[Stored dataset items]
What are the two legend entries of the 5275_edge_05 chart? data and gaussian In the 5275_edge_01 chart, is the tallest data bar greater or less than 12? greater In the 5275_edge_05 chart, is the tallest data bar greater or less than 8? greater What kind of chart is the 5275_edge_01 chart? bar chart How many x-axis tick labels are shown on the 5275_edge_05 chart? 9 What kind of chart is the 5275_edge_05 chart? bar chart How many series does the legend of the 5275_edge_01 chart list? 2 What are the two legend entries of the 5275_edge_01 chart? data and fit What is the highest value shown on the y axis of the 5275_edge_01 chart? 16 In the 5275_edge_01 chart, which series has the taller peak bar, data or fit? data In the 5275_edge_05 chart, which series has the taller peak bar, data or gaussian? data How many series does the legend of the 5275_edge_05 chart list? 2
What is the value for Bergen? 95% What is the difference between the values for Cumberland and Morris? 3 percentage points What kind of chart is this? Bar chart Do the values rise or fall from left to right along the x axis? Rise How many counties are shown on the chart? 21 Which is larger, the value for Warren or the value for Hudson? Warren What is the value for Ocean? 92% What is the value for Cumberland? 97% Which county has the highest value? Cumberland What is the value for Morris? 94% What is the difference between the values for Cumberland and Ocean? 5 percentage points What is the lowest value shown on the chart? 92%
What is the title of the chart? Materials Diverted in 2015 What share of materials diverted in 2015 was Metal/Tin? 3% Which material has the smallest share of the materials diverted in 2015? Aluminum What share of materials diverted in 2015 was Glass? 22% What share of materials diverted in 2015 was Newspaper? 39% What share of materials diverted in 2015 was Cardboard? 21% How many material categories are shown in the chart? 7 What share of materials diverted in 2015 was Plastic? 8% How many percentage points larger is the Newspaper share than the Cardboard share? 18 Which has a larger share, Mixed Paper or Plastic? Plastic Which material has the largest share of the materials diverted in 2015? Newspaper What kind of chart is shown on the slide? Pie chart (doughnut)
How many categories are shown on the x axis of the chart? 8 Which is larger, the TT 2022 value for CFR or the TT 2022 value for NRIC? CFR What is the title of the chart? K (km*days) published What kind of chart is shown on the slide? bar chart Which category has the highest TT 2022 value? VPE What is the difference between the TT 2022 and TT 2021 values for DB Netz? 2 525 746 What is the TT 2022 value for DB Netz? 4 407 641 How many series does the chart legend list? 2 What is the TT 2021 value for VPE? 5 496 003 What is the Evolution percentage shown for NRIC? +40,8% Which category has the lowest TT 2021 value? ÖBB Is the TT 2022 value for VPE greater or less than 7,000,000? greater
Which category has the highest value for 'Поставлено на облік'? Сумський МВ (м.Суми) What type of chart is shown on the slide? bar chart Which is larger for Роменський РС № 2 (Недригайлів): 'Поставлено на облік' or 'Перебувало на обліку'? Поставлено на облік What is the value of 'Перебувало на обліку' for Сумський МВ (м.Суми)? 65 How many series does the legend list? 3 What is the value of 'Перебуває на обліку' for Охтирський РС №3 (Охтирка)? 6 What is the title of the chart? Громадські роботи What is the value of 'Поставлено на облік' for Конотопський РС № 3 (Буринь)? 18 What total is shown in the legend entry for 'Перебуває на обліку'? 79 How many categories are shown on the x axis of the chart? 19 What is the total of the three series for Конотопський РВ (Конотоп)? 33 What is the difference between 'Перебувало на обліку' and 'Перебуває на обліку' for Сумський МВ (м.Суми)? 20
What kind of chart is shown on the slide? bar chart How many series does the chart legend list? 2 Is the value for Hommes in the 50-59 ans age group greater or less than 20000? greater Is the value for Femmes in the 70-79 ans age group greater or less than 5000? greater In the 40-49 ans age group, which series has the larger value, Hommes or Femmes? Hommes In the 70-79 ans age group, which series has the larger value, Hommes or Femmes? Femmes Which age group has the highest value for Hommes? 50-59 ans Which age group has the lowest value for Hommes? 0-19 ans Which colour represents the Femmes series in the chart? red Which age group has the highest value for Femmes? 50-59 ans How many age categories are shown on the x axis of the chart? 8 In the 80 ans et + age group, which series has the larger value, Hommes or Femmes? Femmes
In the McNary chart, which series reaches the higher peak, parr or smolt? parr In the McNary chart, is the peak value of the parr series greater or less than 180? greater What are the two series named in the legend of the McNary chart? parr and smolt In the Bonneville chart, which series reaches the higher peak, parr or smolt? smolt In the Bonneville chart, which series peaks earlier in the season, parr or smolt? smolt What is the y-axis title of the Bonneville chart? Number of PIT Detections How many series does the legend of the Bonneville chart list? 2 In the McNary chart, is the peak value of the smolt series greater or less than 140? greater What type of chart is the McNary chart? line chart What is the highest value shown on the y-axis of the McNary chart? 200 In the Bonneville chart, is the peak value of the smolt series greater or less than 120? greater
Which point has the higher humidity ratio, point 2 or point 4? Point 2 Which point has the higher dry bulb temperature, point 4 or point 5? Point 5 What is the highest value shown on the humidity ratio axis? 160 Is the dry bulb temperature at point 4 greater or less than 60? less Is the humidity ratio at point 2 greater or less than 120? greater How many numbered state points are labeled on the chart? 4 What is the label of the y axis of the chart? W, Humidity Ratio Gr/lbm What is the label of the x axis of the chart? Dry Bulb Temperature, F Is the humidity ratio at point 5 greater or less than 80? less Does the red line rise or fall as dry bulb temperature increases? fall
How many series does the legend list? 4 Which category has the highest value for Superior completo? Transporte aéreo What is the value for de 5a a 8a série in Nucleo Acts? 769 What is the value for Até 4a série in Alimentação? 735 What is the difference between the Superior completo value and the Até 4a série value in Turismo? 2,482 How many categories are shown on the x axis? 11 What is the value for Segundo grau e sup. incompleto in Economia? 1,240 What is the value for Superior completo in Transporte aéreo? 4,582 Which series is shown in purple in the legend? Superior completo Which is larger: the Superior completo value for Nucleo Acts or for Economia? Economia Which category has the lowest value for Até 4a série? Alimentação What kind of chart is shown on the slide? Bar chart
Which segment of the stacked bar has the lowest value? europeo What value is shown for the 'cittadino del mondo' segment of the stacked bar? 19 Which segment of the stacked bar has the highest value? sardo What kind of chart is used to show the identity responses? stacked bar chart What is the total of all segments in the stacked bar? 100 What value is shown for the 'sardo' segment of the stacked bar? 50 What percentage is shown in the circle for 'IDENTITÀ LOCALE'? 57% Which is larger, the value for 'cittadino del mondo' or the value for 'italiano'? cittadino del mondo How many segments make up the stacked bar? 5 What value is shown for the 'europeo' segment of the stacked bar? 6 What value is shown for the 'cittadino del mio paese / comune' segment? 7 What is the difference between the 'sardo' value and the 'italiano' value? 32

[PROBLEM REQUIREMENTS] Reproduce all ten rows above word for word, with no changes.

[SOLUTION TO THE EXERCISE]
What are the two legend entries of the 5275_edge_05 chart? data and gaussian In the 5275_edge_01 chart, is the tallest data bar greater or less than 12? greater In the 5275_edge_05 chart, is the tallest data bar greater or less than 8? greater What kind of chart is the 5275_edge_01 chart? bar chart How many x-axis tick labels are shown on the 5275_edge_05 chart? 9 What kind of chart is the 5275_edge_05 chart? bar chart How many series does the legend of the 5275_edge_01 chart list? 2 What are the two legend entries of the 5275_edge_01 chart? data and fit What is the highest value shown on the y axis of the 5275_edge_01 chart? 16 In the 5275_edge_01 chart, which series has the taller peak bar, data or fit? data In the 5275_edge_05 chart, which series has the taller peak bar, data or gaussian? data How many series does the legend of the 5275_edge_05 chart list? 2
What is the value for Bergen? 95% What is the difference between the values for Cumberland and Morris? 3 percentage points What kind of chart is this? Bar chart Do the values rise or fall from left to right along the x axis? Rise How many counties are shown on the chart? 21 Which is larger, the value for Warren or the value for Hudson? Warren What is the value for Ocean? 92% What is the value for Cumberland? 97% Which county has the highest value? Cumberland What is the value for Morris? 94% What is the difference between the values for Cumberland and Ocean? 5 percentage points What is the lowest value shown on the chart? 92%
What is the title of the chart? Materials Diverted in 2015 What share of materials diverted in 2015 was Metal/Tin? 3% Which material has the smallest share of the materials diverted in 2015? Aluminum What share of materials diverted in 2015 was Glass? 22% What share of materials diverted in 2015 was Newspaper? 39% What share of materials diverted in 2015 was Cardboard? 21% How many material categories are shown in the chart? 7 What share of materials diverted in 2015 was Plastic? 8% How many percentage points larger is the Newspaper share than the Cardboard share? 18 Which has a larger share, Mixed Paper or Plastic? Plastic Which material has the largest share of the materials diverted in 2015? Newspaper What kind of chart is shown on the slide? Pie chart (doughnut)
How many categories are shown on the x axis of the chart? 8 Which is larger, the TT 2022 value for CFR or the TT 2022 value for NRIC? CFR What is the title of the chart? K (km*days) published What kind of chart is shown on the slide? bar chart Which category has the highest TT 2022 value? VPE What is the difference between the TT 2022 and TT 2021 values for DB Netz? 2 525 746 What is the TT 2022 value for DB Netz? 4 407 641 How many series does the chart legend list? 2 What is the TT 2021 value for VPE? 5 496 003 What is the Evolution percentage shown for NRIC? +40,8% Which category has the lowest TT 2021 value? ÖBB Is the TT 2022 value for VPE greater or less than 7,000,000? greater
Which category has the highest value for 'Поставлено на облік'? Сумський МВ (м.Суми) What type of chart is shown on the slide? bar chart Which is larger for Роменський РС № 2 (Недригайлів): 'Поставлено на облік' or 'Перебувало на обліку'? Поставлено на облік What is the value of 'Перебувало на обліку' for Сумський МВ (м.Суми)? 65 How many series does the legend list? 3 What is the value of 'Перебуває на обліку' for Охтирський РС №3 (Охтирка)? 6 What is the title of the chart? Громадські роботи What is the value of 'Поставлено на облік' for Конотопський РС № 3 (Буринь)? 18 What total is shown in the legend entry for 'Перебуває на обліку'? 79 How many categories are shown on the x axis of the chart? 19 What is the total of the three series for Конотопський РВ (Конотоп)? 33 What is the difference between 'Перебувало на обліку' and 'Перебуває на обліку' for Сумський МВ (м.Суми)? 20
What kind of chart is shown on the slide? bar chart How many series does the chart legend list? 2 Is the value for Hommes in the 50-59 ans age group greater or less than 20000? greater Is the value for Femmes in the 70-79 ans age group greater or less than 5000? greater In the 40-49 ans age group, which series has the larger value, Hommes or Femmes? Hommes In the 70-79 ans age group, which series has the larger value, Hommes or Femmes? Femmes Which age group has the highest value for Hommes? 50-59 ans Which age group has the lowest value for Hommes? 0-19 ans Which colour represents the Femmes series in the chart? red Which age group has the highest value for Femmes? 50-59 ans How many age categories are shown on the x axis of the chart? 8 In the 80 ans et + age group, which series has the larger value, Hommes or Femmes? Femmes
In the McNary chart, which series reaches the higher peak, parr or smolt? parr In the McNary chart, is the peak value of the parr series greater or less than 180? greater What are the two series named in the legend of the McNary chart? parr and smolt In the Bonneville chart, which series reaches the higher peak, parr or smolt? smolt In the Bonneville chart, which series peaks earlier in the season, parr or smolt? smolt What is the y-axis title of the Bonneville chart? Number of PIT Detections How many series does the legend of the Bonneville chart list? 2 In the McNary chart, is the peak value of the smolt series greater or less than 140? greater What type of chart is the McNary chart? line chart What is the highest value shown on the y-axis of the McNary chart? 200 In the Bonneville chart, is the peak value of the smolt series greater or less than 120? greater
Which point has the higher humidity ratio, point 2 or point 4? Point 2 Which point has the higher dry bulb temperature, point 4 or point 5? Point 5 What is the highest value shown on the humidity ratio axis? 160 Is the dry bulb temperature at point 4 greater or less than 60? less Is the humidity ratio at point 2 greater or less than 120? greater How many numbered state points are labeled on the chart? 4 What is the label of the y axis of the chart? W, Humidity Ratio Gr/lbm What is the label of the x axis of the chart? Dry Bulb Temperature, F Is the humidity ratio at point 5 greater or less than 80? less Does the red line rise or fall as dry bulb temperature increases? fall
How many series does the legend list? 4 Which category has the highest value for Superior completo? Transporte aéreo What is the value for de 5a a 8a série in Nucleo Acts? 769 What is the value for Até 4a série in Alimentação? 735 What is the difference between the Superior completo value and the Até 4a série value in Turismo? 2,482 How many categories are shown on the x axis? 11 What is the value for Segundo grau e sup. incompleto in Economia? 1,240 What is the value for Superior completo in Transporte aéreo? 4,582 Which series is shown in purple in the legend? Superior completo Which is larger: the Superior completo value for Nucleo Acts or for Economia? Economia Which category has the lowest value for Até 4a série? Alimentação What kind of chart is shown on the slide? Bar chart
Which segment of the stacked bar has the lowest value? europeo What value is shown for the 'cittadino del mondo' segment of the stacked bar? 19 Which segment of the stacked bar has the highest value? sardo What kind of chart is used to show the identity responses? stacked bar chart What is the total of all segments in the stacked bar? 100 What value is shown for the 'sardo' segment of the stacked bar? 50 What percentage is shown in the circle for 'IDENTITÀ LOCALE'? 57% Which is larger, the value for 'cittadino del mondo' or the value for 'italiano'? cittadino del mondo How many segments make up the stacked bar? 5 What value is shown for the 'europeo' segment of the stacked bar? 6 What value is shown for the 'cittadino del mio paese / comune' segment? 7 What is the difference between the 'sardo' value and the 'italiano' value? 32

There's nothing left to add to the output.